His research interests are Computational Solid Mechanics, Nonlinear and Dynamic Fracture Mechanics and Mechanics of Novel Materials. He is a Fellow of Indian National Science Academy, Indian Academy of Sciences and Indian National Academy of Engineering. Also, he has served as member of the Editorial Boards of International Journal of Fracture, Journal of the Mechanics and Physics of Solids and Mechanics of Materials. Webpage: https://mecheng.iisc.ac.in/people/r-narasimhan/
Talk title: “Fracture Behavior and Ductility Enhancement in Metallic Glasses : Insights from Experiments and Simulations “
Brief abstract of the talk:
Bulk metallic glasses (BMGs) are novel engineering materials but their structural application has been severely limited by poor fracture toughness and tensile ductility. This talk summarizes finite element simulation studies carried out to understand the mechanics of fracture in ductile and brittle BMGs as well as physical mechanisms that promote tensile ductility in two BMG architectures, viz., in-situ bulk metallic glass composites (BMGCs) and nanoglasses (NGs). The stress and shear band patterns around a notch tip in a ductile BMG as well as cavitation induced fracture in a brittle BMG are simulated using a Mohr-Coulomb type plasticity model. Using a non-local BMG plasticity model, it is shown that profuse plasticity occurs in NGs with fine grain size, while high hardening elongated dendrites with substantial volume fraction would make a BMGC ductile without any loss of strength.

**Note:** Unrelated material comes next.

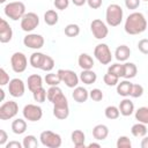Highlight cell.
<instances>
[{"mask_svg":"<svg viewBox=\"0 0 148 148\" xmlns=\"http://www.w3.org/2000/svg\"><path fill=\"white\" fill-rule=\"evenodd\" d=\"M108 135H109V128L104 124H98L92 128V136L98 141L105 140Z\"/></svg>","mask_w":148,"mask_h":148,"instance_id":"obj_19","label":"cell"},{"mask_svg":"<svg viewBox=\"0 0 148 148\" xmlns=\"http://www.w3.org/2000/svg\"><path fill=\"white\" fill-rule=\"evenodd\" d=\"M147 131H148V127H147Z\"/></svg>","mask_w":148,"mask_h":148,"instance_id":"obj_56","label":"cell"},{"mask_svg":"<svg viewBox=\"0 0 148 148\" xmlns=\"http://www.w3.org/2000/svg\"><path fill=\"white\" fill-rule=\"evenodd\" d=\"M23 118L28 121H38L43 117V110L37 104H27L24 105L23 110Z\"/></svg>","mask_w":148,"mask_h":148,"instance_id":"obj_9","label":"cell"},{"mask_svg":"<svg viewBox=\"0 0 148 148\" xmlns=\"http://www.w3.org/2000/svg\"><path fill=\"white\" fill-rule=\"evenodd\" d=\"M138 49H139V51H140L141 53L148 56V39H147V38L140 39L139 43H138Z\"/></svg>","mask_w":148,"mask_h":148,"instance_id":"obj_43","label":"cell"},{"mask_svg":"<svg viewBox=\"0 0 148 148\" xmlns=\"http://www.w3.org/2000/svg\"><path fill=\"white\" fill-rule=\"evenodd\" d=\"M23 148H37L38 147V140L35 135H25L22 141Z\"/></svg>","mask_w":148,"mask_h":148,"instance_id":"obj_35","label":"cell"},{"mask_svg":"<svg viewBox=\"0 0 148 148\" xmlns=\"http://www.w3.org/2000/svg\"><path fill=\"white\" fill-rule=\"evenodd\" d=\"M7 0H0V3H5Z\"/></svg>","mask_w":148,"mask_h":148,"instance_id":"obj_54","label":"cell"},{"mask_svg":"<svg viewBox=\"0 0 148 148\" xmlns=\"http://www.w3.org/2000/svg\"><path fill=\"white\" fill-rule=\"evenodd\" d=\"M62 95H64V92L58 86H52L47 89V101L51 102L52 104Z\"/></svg>","mask_w":148,"mask_h":148,"instance_id":"obj_30","label":"cell"},{"mask_svg":"<svg viewBox=\"0 0 148 148\" xmlns=\"http://www.w3.org/2000/svg\"><path fill=\"white\" fill-rule=\"evenodd\" d=\"M135 119L139 121V123H142V124H146L148 125V108L147 106H141L139 108L135 113Z\"/></svg>","mask_w":148,"mask_h":148,"instance_id":"obj_31","label":"cell"},{"mask_svg":"<svg viewBox=\"0 0 148 148\" xmlns=\"http://www.w3.org/2000/svg\"><path fill=\"white\" fill-rule=\"evenodd\" d=\"M103 81H104V83H105L106 86H109V87H113V86H117V84H118V82H119V77H118L117 75L111 74V73L108 72V73L103 76Z\"/></svg>","mask_w":148,"mask_h":148,"instance_id":"obj_39","label":"cell"},{"mask_svg":"<svg viewBox=\"0 0 148 148\" xmlns=\"http://www.w3.org/2000/svg\"><path fill=\"white\" fill-rule=\"evenodd\" d=\"M131 56V49L127 45H119L114 51V58L118 61H127Z\"/></svg>","mask_w":148,"mask_h":148,"instance_id":"obj_22","label":"cell"},{"mask_svg":"<svg viewBox=\"0 0 148 148\" xmlns=\"http://www.w3.org/2000/svg\"><path fill=\"white\" fill-rule=\"evenodd\" d=\"M18 112V104L15 101H8L2 103L0 106V119L1 120H9L14 118Z\"/></svg>","mask_w":148,"mask_h":148,"instance_id":"obj_10","label":"cell"},{"mask_svg":"<svg viewBox=\"0 0 148 148\" xmlns=\"http://www.w3.org/2000/svg\"><path fill=\"white\" fill-rule=\"evenodd\" d=\"M32 97H34L35 102H37V103H44L45 99L47 98V91L42 87L32 92Z\"/></svg>","mask_w":148,"mask_h":148,"instance_id":"obj_37","label":"cell"},{"mask_svg":"<svg viewBox=\"0 0 148 148\" xmlns=\"http://www.w3.org/2000/svg\"><path fill=\"white\" fill-rule=\"evenodd\" d=\"M131 147H132V142H131L128 136L121 135V136L118 138V140H117V148H131Z\"/></svg>","mask_w":148,"mask_h":148,"instance_id":"obj_41","label":"cell"},{"mask_svg":"<svg viewBox=\"0 0 148 148\" xmlns=\"http://www.w3.org/2000/svg\"><path fill=\"white\" fill-rule=\"evenodd\" d=\"M13 38V29L9 25V23L5 20L1 18L0 20V42L2 44L10 42Z\"/></svg>","mask_w":148,"mask_h":148,"instance_id":"obj_15","label":"cell"},{"mask_svg":"<svg viewBox=\"0 0 148 148\" xmlns=\"http://www.w3.org/2000/svg\"><path fill=\"white\" fill-rule=\"evenodd\" d=\"M143 95V87L141 84H138V83H133L132 84V89H131V94L130 96L133 97V98H139Z\"/></svg>","mask_w":148,"mask_h":148,"instance_id":"obj_40","label":"cell"},{"mask_svg":"<svg viewBox=\"0 0 148 148\" xmlns=\"http://www.w3.org/2000/svg\"><path fill=\"white\" fill-rule=\"evenodd\" d=\"M108 72L117 75L118 77H124V64H119V62L112 64L111 66H109Z\"/></svg>","mask_w":148,"mask_h":148,"instance_id":"obj_36","label":"cell"},{"mask_svg":"<svg viewBox=\"0 0 148 148\" xmlns=\"http://www.w3.org/2000/svg\"><path fill=\"white\" fill-rule=\"evenodd\" d=\"M9 75H8V73L6 72V69L5 68H0V86L1 87H3V86H6V84H8L9 83Z\"/></svg>","mask_w":148,"mask_h":148,"instance_id":"obj_44","label":"cell"},{"mask_svg":"<svg viewBox=\"0 0 148 148\" xmlns=\"http://www.w3.org/2000/svg\"><path fill=\"white\" fill-rule=\"evenodd\" d=\"M5 147L6 148H22L23 145L21 142H18V141H9L8 143H6Z\"/></svg>","mask_w":148,"mask_h":148,"instance_id":"obj_49","label":"cell"},{"mask_svg":"<svg viewBox=\"0 0 148 148\" xmlns=\"http://www.w3.org/2000/svg\"><path fill=\"white\" fill-rule=\"evenodd\" d=\"M79 77L84 84H92L97 80V74L92 69H82Z\"/></svg>","mask_w":148,"mask_h":148,"instance_id":"obj_24","label":"cell"},{"mask_svg":"<svg viewBox=\"0 0 148 148\" xmlns=\"http://www.w3.org/2000/svg\"><path fill=\"white\" fill-rule=\"evenodd\" d=\"M87 147H89V148H92V147H97V148H99L101 145H99V143H96V142H91V143H89Z\"/></svg>","mask_w":148,"mask_h":148,"instance_id":"obj_52","label":"cell"},{"mask_svg":"<svg viewBox=\"0 0 148 148\" xmlns=\"http://www.w3.org/2000/svg\"><path fill=\"white\" fill-rule=\"evenodd\" d=\"M89 97H90L92 101H95V102H99V101L103 99L104 95H103V91H102L101 89L94 88V89H91V90L89 91Z\"/></svg>","mask_w":148,"mask_h":148,"instance_id":"obj_42","label":"cell"},{"mask_svg":"<svg viewBox=\"0 0 148 148\" xmlns=\"http://www.w3.org/2000/svg\"><path fill=\"white\" fill-rule=\"evenodd\" d=\"M64 31H65V35L67 37H76L80 34V27L75 23H69L65 27Z\"/></svg>","mask_w":148,"mask_h":148,"instance_id":"obj_34","label":"cell"},{"mask_svg":"<svg viewBox=\"0 0 148 148\" xmlns=\"http://www.w3.org/2000/svg\"><path fill=\"white\" fill-rule=\"evenodd\" d=\"M27 84H28V89L31 92H34L35 90H37V89L43 87V79L38 74H31V75L28 76Z\"/></svg>","mask_w":148,"mask_h":148,"instance_id":"obj_17","label":"cell"},{"mask_svg":"<svg viewBox=\"0 0 148 148\" xmlns=\"http://www.w3.org/2000/svg\"><path fill=\"white\" fill-rule=\"evenodd\" d=\"M124 29H125V32L128 35L142 34L147 29V20L145 17V15L140 12L131 13L127 16V18L125 20Z\"/></svg>","mask_w":148,"mask_h":148,"instance_id":"obj_1","label":"cell"},{"mask_svg":"<svg viewBox=\"0 0 148 148\" xmlns=\"http://www.w3.org/2000/svg\"><path fill=\"white\" fill-rule=\"evenodd\" d=\"M38 25H39V17L34 12L25 13L24 16L21 18V29L25 32L34 31Z\"/></svg>","mask_w":148,"mask_h":148,"instance_id":"obj_7","label":"cell"},{"mask_svg":"<svg viewBox=\"0 0 148 148\" xmlns=\"http://www.w3.org/2000/svg\"><path fill=\"white\" fill-rule=\"evenodd\" d=\"M131 133L133 136L135 138H143L145 135H147L148 131H147V126L146 124H142V123H136L134 124L132 127H131Z\"/></svg>","mask_w":148,"mask_h":148,"instance_id":"obj_26","label":"cell"},{"mask_svg":"<svg viewBox=\"0 0 148 148\" xmlns=\"http://www.w3.org/2000/svg\"><path fill=\"white\" fill-rule=\"evenodd\" d=\"M72 97L77 103H84L89 98V91L84 87H79L77 86V87L74 88V90L72 92Z\"/></svg>","mask_w":148,"mask_h":148,"instance_id":"obj_16","label":"cell"},{"mask_svg":"<svg viewBox=\"0 0 148 148\" xmlns=\"http://www.w3.org/2000/svg\"><path fill=\"white\" fill-rule=\"evenodd\" d=\"M140 2L141 0H125V6L127 9H138L139 6H140Z\"/></svg>","mask_w":148,"mask_h":148,"instance_id":"obj_46","label":"cell"},{"mask_svg":"<svg viewBox=\"0 0 148 148\" xmlns=\"http://www.w3.org/2000/svg\"><path fill=\"white\" fill-rule=\"evenodd\" d=\"M90 30L96 39H104L109 34L108 25L99 18H95L90 23Z\"/></svg>","mask_w":148,"mask_h":148,"instance_id":"obj_11","label":"cell"},{"mask_svg":"<svg viewBox=\"0 0 148 148\" xmlns=\"http://www.w3.org/2000/svg\"><path fill=\"white\" fill-rule=\"evenodd\" d=\"M8 91H9V95L15 97V98L22 97L24 95V91H25V84L18 77L12 79L8 83Z\"/></svg>","mask_w":148,"mask_h":148,"instance_id":"obj_14","label":"cell"},{"mask_svg":"<svg viewBox=\"0 0 148 148\" xmlns=\"http://www.w3.org/2000/svg\"><path fill=\"white\" fill-rule=\"evenodd\" d=\"M8 140V134L5 130H0V146H6Z\"/></svg>","mask_w":148,"mask_h":148,"instance_id":"obj_48","label":"cell"},{"mask_svg":"<svg viewBox=\"0 0 148 148\" xmlns=\"http://www.w3.org/2000/svg\"><path fill=\"white\" fill-rule=\"evenodd\" d=\"M71 139H72V142L73 145L76 147V148H84L86 145H84V141H86V134L81 131V130H74L71 134Z\"/></svg>","mask_w":148,"mask_h":148,"instance_id":"obj_20","label":"cell"},{"mask_svg":"<svg viewBox=\"0 0 148 148\" xmlns=\"http://www.w3.org/2000/svg\"><path fill=\"white\" fill-rule=\"evenodd\" d=\"M77 64L82 69H92L95 61L92 57L89 56L88 53H81L77 58Z\"/></svg>","mask_w":148,"mask_h":148,"instance_id":"obj_21","label":"cell"},{"mask_svg":"<svg viewBox=\"0 0 148 148\" xmlns=\"http://www.w3.org/2000/svg\"><path fill=\"white\" fill-rule=\"evenodd\" d=\"M124 12L123 8L117 3H111L108 6L105 12V20L108 25L110 27H118L123 22Z\"/></svg>","mask_w":148,"mask_h":148,"instance_id":"obj_2","label":"cell"},{"mask_svg":"<svg viewBox=\"0 0 148 148\" xmlns=\"http://www.w3.org/2000/svg\"><path fill=\"white\" fill-rule=\"evenodd\" d=\"M58 74L61 79V82H64L68 88H75L77 87L79 84V80L80 77L77 76V74L74 72V71H71V69H58Z\"/></svg>","mask_w":148,"mask_h":148,"instance_id":"obj_12","label":"cell"},{"mask_svg":"<svg viewBox=\"0 0 148 148\" xmlns=\"http://www.w3.org/2000/svg\"><path fill=\"white\" fill-rule=\"evenodd\" d=\"M87 3L91 9H98L102 6L103 0H87Z\"/></svg>","mask_w":148,"mask_h":148,"instance_id":"obj_47","label":"cell"},{"mask_svg":"<svg viewBox=\"0 0 148 148\" xmlns=\"http://www.w3.org/2000/svg\"><path fill=\"white\" fill-rule=\"evenodd\" d=\"M39 140H40V143L47 148H59L62 143L61 136L58 133L50 130L43 131L39 135Z\"/></svg>","mask_w":148,"mask_h":148,"instance_id":"obj_4","label":"cell"},{"mask_svg":"<svg viewBox=\"0 0 148 148\" xmlns=\"http://www.w3.org/2000/svg\"><path fill=\"white\" fill-rule=\"evenodd\" d=\"M143 1H148V0H143Z\"/></svg>","mask_w":148,"mask_h":148,"instance_id":"obj_55","label":"cell"},{"mask_svg":"<svg viewBox=\"0 0 148 148\" xmlns=\"http://www.w3.org/2000/svg\"><path fill=\"white\" fill-rule=\"evenodd\" d=\"M58 21H59V15H58V13L54 9H49V10L45 12V14H44V22L47 25H50V27L56 25L58 23Z\"/></svg>","mask_w":148,"mask_h":148,"instance_id":"obj_28","label":"cell"},{"mask_svg":"<svg viewBox=\"0 0 148 148\" xmlns=\"http://www.w3.org/2000/svg\"><path fill=\"white\" fill-rule=\"evenodd\" d=\"M53 5L57 9L59 10H65L66 8H68L69 6V0H54Z\"/></svg>","mask_w":148,"mask_h":148,"instance_id":"obj_45","label":"cell"},{"mask_svg":"<svg viewBox=\"0 0 148 148\" xmlns=\"http://www.w3.org/2000/svg\"><path fill=\"white\" fill-rule=\"evenodd\" d=\"M104 114L108 119L110 120H114V119H118L119 116H120V111H119V108L114 106V105H109L105 108L104 110Z\"/></svg>","mask_w":148,"mask_h":148,"instance_id":"obj_32","label":"cell"},{"mask_svg":"<svg viewBox=\"0 0 148 148\" xmlns=\"http://www.w3.org/2000/svg\"><path fill=\"white\" fill-rule=\"evenodd\" d=\"M94 57L102 65H109L111 62V60H112L111 50L108 46V44H105V43H101V44H97L95 46V49H94Z\"/></svg>","mask_w":148,"mask_h":148,"instance_id":"obj_6","label":"cell"},{"mask_svg":"<svg viewBox=\"0 0 148 148\" xmlns=\"http://www.w3.org/2000/svg\"><path fill=\"white\" fill-rule=\"evenodd\" d=\"M12 131L14 134H23L27 131V121L22 118H16L12 123Z\"/></svg>","mask_w":148,"mask_h":148,"instance_id":"obj_25","label":"cell"},{"mask_svg":"<svg viewBox=\"0 0 148 148\" xmlns=\"http://www.w3.org/2000/svg\"><path fill=\"white\" fill-rule=\"evenodd\" d=\"M3 13L8 18L13 21H18L25 14V5L21 1L9 2L3 7Z\"/></svg>","mask_w":148,"mask_h":148,"instance_id":"obj_3","label":"cell"},{"mask_svg":"<svg viewBox=\"0 0 148 148\" xmlns=\"http://www.w3.org/2000/svg\"><path fill=\"white\" fill-rule=\"evenodd\" d=\"M72 2L74 3V6L81 7V6H83L84 3H87V0H72Z\"/></svg>","mask_w":148,"mask_h":148,"instance_id":"obj_51","label":"cell"},{"mask_svg":"<svg viewBox=\"0 0 148 148\" xmlns=\"http://www.w3.org/2000/svg\"><path fill=\"white\" fill-rule=\"evenodd\" d=\"M136 73H138V67L135 64H133V62H125L124 64V77L126 80L135 77Z\"/></svg>","mask_w":148,"mask_h":148,"instance_id":"obj_29","label":"cell"},{"mask_svg":"<svg viewBox=\"0 0 148 148\" xmlns=\"http://www.w3.org/2000/svg\"><path fill=\"white\" fill-rule=\"evenodd\" d=\"M53 67H54V60H53V58L50 57V56H47V54H45V58H44L43 64L40 66V69L44 71V72H51L53 69Z\"/></svg>","mask_w":148,"mask_h":148,"instance_id":"obj_38","label":"cell"},{"mask_svg":"<svg viewBox=\"0 0 148 148\" xmlns=\"http://www.w3.org/2000/svg\"><path fill=\"white\" fill-rule=\"evenodd\" d=\"M141 148H148V135H145L143 139L141 140Z\"/></svg>","mask_w":148,"mask_h":148,"instance_id":"obj_50","label":"cell"},{"mask_svg":"<svg viewBox=\"0 0 148 148\" xmlns=\"http://www.w3.org/2000/svg\"><path fill=\"white\" fill-rule=\"evenodd\" d=\"M44 58H45V54H44V53L36 51V52H34V53L30 56V58H29V64L31 65V67L40 69V66H42V64H43Z\"/></svg>","mask_w":148,"mask_h":148,"instance_id":"obj_27","label":"cell"},{"mask_svg":"<svg viewBox=\"0 0 148 148\" xmlns=\"http://www.w3.org/2000/svg\"><path fill=\"white\" fill-rule=\"evenodd\" d=\"M0 94H1V101H3L5 99V91H3V89H0Z\"/></svg>","mask_w":148,"mask_h":148,"instance_id":"obj_53","label":"cell"},{"mask_svg":"<svg viewBox=\"0 0 148 148\" xmlns=\"http://www.w3.org/2000/svg\"><path fill=\"white\" fill-rule=\"evenodd\" d=\"M132 82L130 80H123L120 82H118L117 84V94L119 96H123V97H127L130 96L131 94V89H132Z\"/></svg>","mask_w":148,"mask_h":148,"instance_id":"obj_23","label":"cell"},{"mask_svg":"<svg viewBox=\"0 0 148 148\" xmlns=\"http://www.w3.org/2000/svg\"><path fill=\"white\" fill-rule=\"evenodd\" d=\"M44 37L39 34H28L24 38H23V44L24 46L29 47V49H34V50H39L44 46Z\"/></svg>","mask_w":148,"mask_h":148,"instance_id":"obj_13","label":"cell"},{"mask_svg":"<svg viewBox=\"0 0 148 148\" xmlns=\"http://www.w3.org/2000/svg\"><path fill=\"white\" fill-rule=\"evenodd\" d=\"M10 66L15 73H23L28 66V59L23 52H14L10 57Z\"/></svg>","mask_w":148,"mask_h":148,"instance_id":"obj_8","label":"cell"},{"mask_svg":"<svg viewBox=\"0 0 148 148\" xmlns=\"http://www.w3.org/2000/svg\"><path fill=\"white\" fill-rule=\"evenodd\" d=\"M53 116L59 120H65L69 116V106L68 101L65 95L60 96L53 103Z\"/></svg>","mask_w":148,"mask_h":148,"instance_id":"obj_5","label":"cell"},{"mask_svg":"<svg viewBox=\"0 0 148 148\" xmlns=\"http://www.w3.org/2000/svg\"><path fill=\"white\" fill-rule=\"evenodd\" d=\"M44 81L46 82V84H49L50 87H52V86H59V83L61 82V79H60L58 72H57V73L49 72V73L45 75Z\"/></svg>","mask_w":148,"mask_h":148,"instance_id":"obj_33","label":"cell"},{"mask_svg":"<svg viewBox=\"0 0 148 148\" xmlns=\"http://www.w3.org/2000/svg\"><path fill=\"white\" fill-rule=\"evenodd\" d=\"M118 108H119L120 114L124 116V117H128V116H131L134 112V104H133V102L130 98H126V97L119 103Z\"/></svg>","mask_w":148,"mask_h":148,"instance_id":"obj_18","label":"cell"}]
</instances>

Professor A. Takahashi: Professor Takahashi received his Bachelor’s and Master’s degrees in Engineering from Tokyo University of Science in 1998 and 2000, and Doctoral degree from University of Tokyo in 2003. He joined the Tokyo University of Science in 2003, where he is presently Professor of Mechanical Engineering.
His research interests are Computational Materials Science, Multiscale Materials Modeling, Fatigue and Ductile Fracture of Metals and Alloys. He is a board member of the Japan Society of Computational Engineering and Science, and a member of the Japan Society of Mechanical Engineers, Japan Association for Computational Mechanics, and International Association for Computational Mechanics. He is a deputy secretary general of 15th World Congress on Computational Mechanics (WCCM) and 8th Asian Pacific Congress on Computational Mechanics (APCOM).
Talk title: “A Fatigue Crack Growth Simulation System Considering Plasticity Induced Crack Closure Effects”
Brief abstract of the talk:
In this talk, two versions of fatigue crack growth simulation systems considering the plasticity induced crack closure effects are presented. The first version is based on the hybrid of the s-version finite element method (s-FEM) and a direct finite element simulation of plasticity near crack tips. Using the remarkable feature of s-FEM in the meshing process, the automatic fatigue crack growth simulation is realized. In addition, the crack opening level parameter is directly calculated using the elastic-plastic finite element method. Then, the parameter is used to account for the plasticity induced crack closure effects in the fatigue crack growth rate. The proposed simulation system is used to simulate the fatigue crack growth of surface crack under tension and bending. The numerical results are in good agreement with experimental results. The second version is based on a cohesive zone model (CZM), which is newly developed for fatigue crack growth simulations based on the Paris law. Using the proposed CZM, the fatigue crack growth behaviors with different loading profiles are simulated. The numerical results are consistent with the fatigue crack growth behavior observed by experiments.